§ **Passage given**
********

Saturday, February 23, 2013

Recent Recipes

Seeing as I have packed the camera away, I unfortunately haven't been taking any photos of my foodstuffs lately.  But, I shall list for you the recipes I have made (plus any changes I made) in this post!

Also, in case you didn't know, I discovered a new source of cross-contamination this week:  plastic storage containers!  Apparently they can absorb gluten!  *themoreyouknow*

I felt like I was going insane all week, getting glutened daily but not using/eating anything with gluten-containing ingredients.  And it wasn't BAD reactions, just mild discomfort and bloat (and over the week, I began getting depressed and anxious).  I was starting to think they were psychosomatic.  Nope.  Not crazy.  It's my (admittedly very old) Gladware.  *sigh* Oh well, at least we're moving and I have an excuse to get more?

********

§ **Saved data entries**
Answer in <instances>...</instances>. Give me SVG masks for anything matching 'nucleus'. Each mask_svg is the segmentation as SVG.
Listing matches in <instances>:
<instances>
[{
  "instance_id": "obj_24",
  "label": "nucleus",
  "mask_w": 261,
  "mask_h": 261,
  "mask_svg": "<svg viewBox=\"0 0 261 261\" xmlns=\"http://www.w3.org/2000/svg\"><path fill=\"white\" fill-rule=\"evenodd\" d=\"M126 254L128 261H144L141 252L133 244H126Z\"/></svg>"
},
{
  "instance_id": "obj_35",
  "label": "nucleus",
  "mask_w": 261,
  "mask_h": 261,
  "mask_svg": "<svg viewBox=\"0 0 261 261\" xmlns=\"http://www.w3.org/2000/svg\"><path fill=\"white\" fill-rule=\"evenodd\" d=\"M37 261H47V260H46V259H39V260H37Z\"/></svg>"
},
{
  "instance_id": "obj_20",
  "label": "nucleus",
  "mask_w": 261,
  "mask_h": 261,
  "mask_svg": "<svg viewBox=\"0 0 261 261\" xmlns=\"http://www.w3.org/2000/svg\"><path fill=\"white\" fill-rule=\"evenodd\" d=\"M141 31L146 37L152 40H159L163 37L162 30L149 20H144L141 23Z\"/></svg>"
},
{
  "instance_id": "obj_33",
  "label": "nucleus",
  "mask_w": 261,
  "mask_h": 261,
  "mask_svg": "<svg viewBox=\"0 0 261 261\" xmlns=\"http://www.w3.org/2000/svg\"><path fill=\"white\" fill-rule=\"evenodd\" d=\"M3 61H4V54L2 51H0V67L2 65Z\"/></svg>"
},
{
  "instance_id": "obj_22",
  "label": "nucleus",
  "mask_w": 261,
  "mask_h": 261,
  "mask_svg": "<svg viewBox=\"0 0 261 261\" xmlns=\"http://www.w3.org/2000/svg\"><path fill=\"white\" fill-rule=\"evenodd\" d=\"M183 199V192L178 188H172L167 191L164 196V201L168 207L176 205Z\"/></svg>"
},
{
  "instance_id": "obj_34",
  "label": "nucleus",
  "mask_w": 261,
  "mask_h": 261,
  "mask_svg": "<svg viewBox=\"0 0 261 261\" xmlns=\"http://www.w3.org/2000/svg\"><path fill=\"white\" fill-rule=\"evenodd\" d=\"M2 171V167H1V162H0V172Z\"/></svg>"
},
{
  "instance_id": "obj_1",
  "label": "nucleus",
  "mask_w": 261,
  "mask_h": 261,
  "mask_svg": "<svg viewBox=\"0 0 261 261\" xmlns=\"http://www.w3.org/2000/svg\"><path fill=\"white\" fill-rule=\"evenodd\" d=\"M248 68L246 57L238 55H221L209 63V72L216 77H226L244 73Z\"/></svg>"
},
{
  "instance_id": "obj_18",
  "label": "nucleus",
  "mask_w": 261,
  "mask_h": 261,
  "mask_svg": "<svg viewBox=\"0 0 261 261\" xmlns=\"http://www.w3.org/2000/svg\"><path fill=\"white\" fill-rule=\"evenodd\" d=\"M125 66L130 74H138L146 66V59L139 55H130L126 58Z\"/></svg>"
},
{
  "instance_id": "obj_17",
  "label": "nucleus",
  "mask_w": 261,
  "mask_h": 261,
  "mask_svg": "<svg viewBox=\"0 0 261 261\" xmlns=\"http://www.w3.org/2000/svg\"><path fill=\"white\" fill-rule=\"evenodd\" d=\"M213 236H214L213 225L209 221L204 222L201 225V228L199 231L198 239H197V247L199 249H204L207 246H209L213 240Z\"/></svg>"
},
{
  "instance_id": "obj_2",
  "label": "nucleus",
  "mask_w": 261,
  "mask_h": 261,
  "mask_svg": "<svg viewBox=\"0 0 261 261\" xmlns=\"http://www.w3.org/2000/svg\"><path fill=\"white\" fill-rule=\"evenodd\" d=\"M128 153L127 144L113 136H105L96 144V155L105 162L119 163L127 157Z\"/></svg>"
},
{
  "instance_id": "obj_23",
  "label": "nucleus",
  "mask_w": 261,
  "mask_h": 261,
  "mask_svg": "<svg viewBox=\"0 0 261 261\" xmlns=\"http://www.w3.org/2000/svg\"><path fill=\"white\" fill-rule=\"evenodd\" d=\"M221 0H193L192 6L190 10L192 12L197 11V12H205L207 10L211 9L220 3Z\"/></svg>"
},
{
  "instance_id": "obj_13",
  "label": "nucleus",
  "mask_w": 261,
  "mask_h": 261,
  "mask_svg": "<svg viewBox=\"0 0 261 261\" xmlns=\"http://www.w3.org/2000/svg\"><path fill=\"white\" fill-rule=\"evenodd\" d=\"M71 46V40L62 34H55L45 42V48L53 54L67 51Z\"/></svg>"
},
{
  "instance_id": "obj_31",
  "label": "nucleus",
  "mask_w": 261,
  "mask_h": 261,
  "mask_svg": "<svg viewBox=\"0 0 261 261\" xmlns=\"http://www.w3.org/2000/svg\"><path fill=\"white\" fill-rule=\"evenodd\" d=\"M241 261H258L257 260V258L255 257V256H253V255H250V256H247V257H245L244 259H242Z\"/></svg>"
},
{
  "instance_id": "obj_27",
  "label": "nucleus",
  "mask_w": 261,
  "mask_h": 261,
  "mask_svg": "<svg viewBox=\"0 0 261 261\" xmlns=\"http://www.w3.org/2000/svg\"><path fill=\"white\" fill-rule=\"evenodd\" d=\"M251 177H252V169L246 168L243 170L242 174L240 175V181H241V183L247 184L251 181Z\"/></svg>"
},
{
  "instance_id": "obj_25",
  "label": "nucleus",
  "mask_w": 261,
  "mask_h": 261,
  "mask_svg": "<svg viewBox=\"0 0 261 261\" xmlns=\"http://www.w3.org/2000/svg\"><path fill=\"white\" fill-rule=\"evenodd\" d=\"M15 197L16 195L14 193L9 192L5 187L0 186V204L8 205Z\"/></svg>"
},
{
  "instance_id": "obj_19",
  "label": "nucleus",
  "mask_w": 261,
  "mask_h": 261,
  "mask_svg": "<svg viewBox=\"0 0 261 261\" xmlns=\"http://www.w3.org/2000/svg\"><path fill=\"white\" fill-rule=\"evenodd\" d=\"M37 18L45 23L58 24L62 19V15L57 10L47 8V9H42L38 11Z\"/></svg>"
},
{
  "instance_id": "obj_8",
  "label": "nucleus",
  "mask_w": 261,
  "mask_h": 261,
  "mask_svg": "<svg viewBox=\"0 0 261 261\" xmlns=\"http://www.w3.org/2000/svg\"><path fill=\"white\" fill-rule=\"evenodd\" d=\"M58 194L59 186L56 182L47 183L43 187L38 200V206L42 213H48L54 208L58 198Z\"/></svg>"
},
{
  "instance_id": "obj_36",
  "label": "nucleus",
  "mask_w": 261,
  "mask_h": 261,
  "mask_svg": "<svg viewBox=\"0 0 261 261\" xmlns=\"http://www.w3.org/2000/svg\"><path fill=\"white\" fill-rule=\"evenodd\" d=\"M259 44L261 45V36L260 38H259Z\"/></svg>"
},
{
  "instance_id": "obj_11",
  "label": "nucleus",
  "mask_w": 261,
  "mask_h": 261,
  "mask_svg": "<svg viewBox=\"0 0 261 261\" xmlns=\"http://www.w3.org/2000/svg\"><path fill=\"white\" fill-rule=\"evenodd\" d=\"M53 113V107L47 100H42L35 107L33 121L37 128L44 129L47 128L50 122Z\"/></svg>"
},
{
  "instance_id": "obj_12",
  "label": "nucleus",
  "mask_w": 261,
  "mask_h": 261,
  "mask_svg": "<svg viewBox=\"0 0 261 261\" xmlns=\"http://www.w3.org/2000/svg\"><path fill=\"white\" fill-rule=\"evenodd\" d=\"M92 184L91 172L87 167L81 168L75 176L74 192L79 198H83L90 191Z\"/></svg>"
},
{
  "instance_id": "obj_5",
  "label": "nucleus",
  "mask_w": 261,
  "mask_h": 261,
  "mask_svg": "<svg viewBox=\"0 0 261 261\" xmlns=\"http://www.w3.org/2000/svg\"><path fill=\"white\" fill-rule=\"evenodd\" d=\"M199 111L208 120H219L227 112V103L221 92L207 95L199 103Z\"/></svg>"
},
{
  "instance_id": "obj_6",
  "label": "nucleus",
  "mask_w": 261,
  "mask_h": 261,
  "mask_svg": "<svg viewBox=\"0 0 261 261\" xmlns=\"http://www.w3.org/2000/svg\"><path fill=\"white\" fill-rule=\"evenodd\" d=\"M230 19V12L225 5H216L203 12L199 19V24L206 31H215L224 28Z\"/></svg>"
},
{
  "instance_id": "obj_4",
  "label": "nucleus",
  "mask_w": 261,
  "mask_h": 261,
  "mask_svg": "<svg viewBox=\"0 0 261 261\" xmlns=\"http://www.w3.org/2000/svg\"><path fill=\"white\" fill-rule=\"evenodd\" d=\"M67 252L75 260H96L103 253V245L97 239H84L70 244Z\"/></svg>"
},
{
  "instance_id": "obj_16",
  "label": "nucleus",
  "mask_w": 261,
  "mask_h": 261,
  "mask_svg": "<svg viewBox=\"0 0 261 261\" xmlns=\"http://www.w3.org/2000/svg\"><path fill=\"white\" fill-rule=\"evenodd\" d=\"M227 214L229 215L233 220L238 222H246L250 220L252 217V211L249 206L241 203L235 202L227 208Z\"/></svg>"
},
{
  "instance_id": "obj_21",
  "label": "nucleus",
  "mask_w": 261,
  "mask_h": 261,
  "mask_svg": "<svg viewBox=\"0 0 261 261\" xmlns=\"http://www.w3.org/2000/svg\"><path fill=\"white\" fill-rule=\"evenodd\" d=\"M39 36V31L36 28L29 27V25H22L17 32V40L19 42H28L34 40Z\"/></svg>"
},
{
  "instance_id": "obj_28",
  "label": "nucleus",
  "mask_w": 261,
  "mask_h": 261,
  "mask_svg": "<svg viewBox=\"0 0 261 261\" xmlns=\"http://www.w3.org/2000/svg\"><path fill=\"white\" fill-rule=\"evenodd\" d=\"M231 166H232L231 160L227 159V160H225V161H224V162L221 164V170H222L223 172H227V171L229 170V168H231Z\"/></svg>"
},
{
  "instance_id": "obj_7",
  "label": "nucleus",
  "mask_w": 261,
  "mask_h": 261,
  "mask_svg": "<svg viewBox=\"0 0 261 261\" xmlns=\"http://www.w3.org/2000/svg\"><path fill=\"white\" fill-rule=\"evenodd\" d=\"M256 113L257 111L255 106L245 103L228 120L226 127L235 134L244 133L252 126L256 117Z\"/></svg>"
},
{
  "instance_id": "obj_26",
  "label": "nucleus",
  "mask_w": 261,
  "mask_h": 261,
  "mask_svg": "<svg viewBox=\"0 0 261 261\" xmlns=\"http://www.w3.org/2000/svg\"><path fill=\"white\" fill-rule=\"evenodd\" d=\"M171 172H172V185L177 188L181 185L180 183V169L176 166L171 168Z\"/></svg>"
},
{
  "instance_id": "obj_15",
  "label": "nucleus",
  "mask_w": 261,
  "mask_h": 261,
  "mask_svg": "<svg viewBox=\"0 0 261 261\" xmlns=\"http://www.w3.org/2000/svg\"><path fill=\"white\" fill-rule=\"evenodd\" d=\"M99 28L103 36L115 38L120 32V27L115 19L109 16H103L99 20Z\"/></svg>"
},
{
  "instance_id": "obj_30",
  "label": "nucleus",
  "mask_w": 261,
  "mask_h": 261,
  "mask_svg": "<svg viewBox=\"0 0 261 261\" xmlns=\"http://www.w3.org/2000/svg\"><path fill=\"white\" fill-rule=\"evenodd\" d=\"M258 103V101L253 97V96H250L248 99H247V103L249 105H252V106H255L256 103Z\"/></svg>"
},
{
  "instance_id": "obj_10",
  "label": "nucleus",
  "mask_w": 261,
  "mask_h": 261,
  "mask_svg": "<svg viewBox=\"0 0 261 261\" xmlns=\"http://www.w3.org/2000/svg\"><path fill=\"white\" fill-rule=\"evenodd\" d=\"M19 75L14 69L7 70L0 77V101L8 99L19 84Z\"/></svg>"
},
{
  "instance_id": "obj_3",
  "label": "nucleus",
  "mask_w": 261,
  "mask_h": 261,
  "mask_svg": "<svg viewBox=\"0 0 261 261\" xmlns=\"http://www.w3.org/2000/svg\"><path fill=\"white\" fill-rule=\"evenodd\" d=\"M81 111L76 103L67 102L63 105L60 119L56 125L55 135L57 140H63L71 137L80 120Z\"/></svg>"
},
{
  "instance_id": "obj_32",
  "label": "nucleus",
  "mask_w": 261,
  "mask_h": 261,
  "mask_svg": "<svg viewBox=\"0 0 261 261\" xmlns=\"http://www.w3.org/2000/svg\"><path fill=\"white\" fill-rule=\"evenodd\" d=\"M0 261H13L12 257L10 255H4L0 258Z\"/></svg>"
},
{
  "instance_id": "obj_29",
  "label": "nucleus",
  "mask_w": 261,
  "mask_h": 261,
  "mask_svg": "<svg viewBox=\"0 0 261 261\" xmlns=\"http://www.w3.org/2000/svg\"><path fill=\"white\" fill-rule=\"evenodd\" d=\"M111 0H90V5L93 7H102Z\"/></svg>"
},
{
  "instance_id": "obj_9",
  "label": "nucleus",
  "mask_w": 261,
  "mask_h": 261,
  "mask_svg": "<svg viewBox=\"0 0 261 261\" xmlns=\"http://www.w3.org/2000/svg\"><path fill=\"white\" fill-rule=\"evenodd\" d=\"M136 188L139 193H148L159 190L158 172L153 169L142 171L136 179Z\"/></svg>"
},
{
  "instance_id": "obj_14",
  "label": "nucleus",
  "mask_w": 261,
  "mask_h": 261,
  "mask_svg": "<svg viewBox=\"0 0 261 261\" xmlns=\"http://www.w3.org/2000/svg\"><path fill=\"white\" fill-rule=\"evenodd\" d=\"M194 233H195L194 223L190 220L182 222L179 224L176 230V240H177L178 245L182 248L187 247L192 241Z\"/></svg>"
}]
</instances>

********

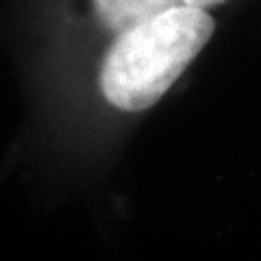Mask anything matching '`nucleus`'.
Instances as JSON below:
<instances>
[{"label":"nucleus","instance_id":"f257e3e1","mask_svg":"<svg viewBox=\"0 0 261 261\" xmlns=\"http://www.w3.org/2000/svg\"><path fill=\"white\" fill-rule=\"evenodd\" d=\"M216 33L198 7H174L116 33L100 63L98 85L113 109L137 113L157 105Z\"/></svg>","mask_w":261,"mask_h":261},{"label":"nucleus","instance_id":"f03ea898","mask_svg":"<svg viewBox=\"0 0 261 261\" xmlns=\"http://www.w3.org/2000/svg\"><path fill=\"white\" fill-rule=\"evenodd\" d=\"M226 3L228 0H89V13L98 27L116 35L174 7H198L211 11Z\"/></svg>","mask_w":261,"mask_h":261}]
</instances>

********

§ **Given task A**
Retype the blog post word for word, starting at "Recent Recipes" and ending at "to get more?".
§ **Given task B**
According to the blog post, what new source of cross-contamination was discovered this week?
The records come from a separate source than the blog post.

§ **Full response A**
Recent Recipes

Seeing as I have packed the camera away, I unfortunately haven't been taking any photos of my foodstuffs lately.  But, I shall list for you the recipes I have made (plus any changes I made) in this post!

Also, in case you didn't know, I discovered a new source of cross-contamination this week:  plastic storage containers!  Apparently they can absorb gluten!  *themoreyouknow*

I felt like I was going insane all week, getting glutened daily but not using/eating anything with gluten-containing ingredients.  And it wasn't BAD reactions, just mild discomfort and bloat (and over the week, I began getting depressed and anxious).  I was starting to think they were psychosomatic.  Nope.  Not crazy.  It's my (admittedly very old) Gladware.  *sigh* Oh well, at least we're moving and I have an excuse to get more?

§ **Full response B**
Plastic storage containers.